他的脑海中一直在回荡苍母刚才的话。他不是傻子,自然很快理解了苍母的‘不是一回事’是什么意思。

他像是被人用力敲了一棍,又像是在一瞬间剥开云雾。

他幡然醒悟,一直以来自己对裴简堂那无法言说的保护欲和占有欲代表着什么。他为什么一再保证没有想过结婚?因为他无比确定的知道,再没有哪一个人会比裴简堂对他还要重要!

他为什么可以言之凿凿如此笃定的告诉裴简堂,他会一直在裴简堂的身边?因为他早就下意识的决定他的人生中,必定有裴简堂的身影!

原来他在自己都不知道的时候就已经喜欢上了裴简堂不,应该说是爱

所以他恨不得将天上月都送到裴简堂的面前,只为讨得他的欢心

在不觉间,他对裴简堂的感情早已铭心刻骨,所以他不容许裴简堂受到哪怕一点的委屈和伤害,更愤怒与任何想要将裴简堂从他身边驱赶离开的人。那会使他化身野兽,撕碎每一个让他感受到威胁的人

越想,苍贤柏越是心惊,因为他发现,他对裴简堂的感情,就像是积深已久的大坝,偶然的开闸,将他的情感尽数宣泄,汹涌到连他自己都惊诧的程度。

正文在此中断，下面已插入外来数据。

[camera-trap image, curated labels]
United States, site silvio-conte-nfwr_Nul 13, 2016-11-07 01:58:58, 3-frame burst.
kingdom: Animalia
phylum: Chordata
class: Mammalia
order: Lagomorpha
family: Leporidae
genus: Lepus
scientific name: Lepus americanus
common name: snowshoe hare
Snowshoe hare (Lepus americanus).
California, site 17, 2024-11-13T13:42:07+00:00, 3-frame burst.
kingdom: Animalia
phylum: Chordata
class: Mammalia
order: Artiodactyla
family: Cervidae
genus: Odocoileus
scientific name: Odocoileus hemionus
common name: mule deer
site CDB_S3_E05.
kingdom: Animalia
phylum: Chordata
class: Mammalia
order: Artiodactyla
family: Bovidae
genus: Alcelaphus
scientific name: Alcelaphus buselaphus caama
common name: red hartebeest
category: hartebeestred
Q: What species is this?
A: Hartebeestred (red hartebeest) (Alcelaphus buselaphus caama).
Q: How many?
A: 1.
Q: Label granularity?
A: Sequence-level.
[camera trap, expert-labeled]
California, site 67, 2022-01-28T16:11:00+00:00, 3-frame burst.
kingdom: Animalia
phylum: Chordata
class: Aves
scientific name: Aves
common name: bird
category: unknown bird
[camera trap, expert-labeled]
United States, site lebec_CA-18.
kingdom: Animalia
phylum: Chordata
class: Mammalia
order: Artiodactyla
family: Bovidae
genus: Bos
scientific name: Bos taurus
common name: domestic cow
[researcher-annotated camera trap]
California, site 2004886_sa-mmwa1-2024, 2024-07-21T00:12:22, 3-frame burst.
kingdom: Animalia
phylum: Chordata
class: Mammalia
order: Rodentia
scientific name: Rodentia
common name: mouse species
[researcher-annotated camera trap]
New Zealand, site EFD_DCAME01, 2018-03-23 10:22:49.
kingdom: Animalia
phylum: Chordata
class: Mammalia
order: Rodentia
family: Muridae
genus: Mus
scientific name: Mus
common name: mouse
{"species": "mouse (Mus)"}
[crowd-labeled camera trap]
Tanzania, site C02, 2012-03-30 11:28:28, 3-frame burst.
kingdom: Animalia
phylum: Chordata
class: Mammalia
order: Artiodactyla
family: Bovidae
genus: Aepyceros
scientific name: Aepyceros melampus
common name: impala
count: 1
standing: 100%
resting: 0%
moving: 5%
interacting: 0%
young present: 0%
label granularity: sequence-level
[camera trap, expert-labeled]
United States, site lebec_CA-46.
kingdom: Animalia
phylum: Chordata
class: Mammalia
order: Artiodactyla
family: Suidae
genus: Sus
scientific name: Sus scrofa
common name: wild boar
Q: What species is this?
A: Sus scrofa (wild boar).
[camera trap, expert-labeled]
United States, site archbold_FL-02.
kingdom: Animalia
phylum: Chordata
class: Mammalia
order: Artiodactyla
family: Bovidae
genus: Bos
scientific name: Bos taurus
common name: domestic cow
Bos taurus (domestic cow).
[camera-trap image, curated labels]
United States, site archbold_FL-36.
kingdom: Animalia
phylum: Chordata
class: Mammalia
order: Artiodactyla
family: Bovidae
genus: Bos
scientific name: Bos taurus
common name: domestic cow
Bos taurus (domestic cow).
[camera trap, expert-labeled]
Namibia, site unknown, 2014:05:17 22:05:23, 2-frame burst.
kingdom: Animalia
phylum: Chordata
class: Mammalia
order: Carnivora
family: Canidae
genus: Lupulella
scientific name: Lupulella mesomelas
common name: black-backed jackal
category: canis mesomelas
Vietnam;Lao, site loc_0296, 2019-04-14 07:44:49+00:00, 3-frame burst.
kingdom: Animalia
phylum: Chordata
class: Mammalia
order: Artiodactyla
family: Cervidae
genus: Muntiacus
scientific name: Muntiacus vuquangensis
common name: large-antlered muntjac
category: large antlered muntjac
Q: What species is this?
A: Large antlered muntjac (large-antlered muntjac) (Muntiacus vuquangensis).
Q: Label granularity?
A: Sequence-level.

所以在细微的察觉到齐思昂对裴简堂有哪怕一丝丝的非分之想后,刻意行事,让他受家族的钳制跟别人结婚。

更在宁易歌企图驱逐裴简堂离开后愤怒难当,丝毫不顾两家世交的情分,也要给宁易歌伤筋动骨的警告!

苍贤柏怔怔的看着自己的手腕,上面带着一串佛珠,是某次他跟裴简堂一起去爬山的时候,在一家小寺庙里裴简堂给他求来的。不值什么钱,但他从没离过身。

这一刻,他迫切的想要看到裴简堂,想要看他毫无保留的对自己笑,更想将他紧紧的抱在怀里,最想的是向他诉说自己的欲望,想拥有裴简堂这个人!

他的内心一半热情狂躁,一半理智冷静。他知道自己现在的状态并不适合面对裴简堂。

因为他了解裴简堂,裴简堂也同样了解他。

他会被自己吓到的不能吓到他不能吓到小棠

苍贤柏一遍一遍的在心里默念这句话,直到情绪终于稳定了下来,这才微微抬起一直低垂的眉眼,长吁了口气。若是仔细观察,甚至能发现他呼吸时带着微不可查的颤抖。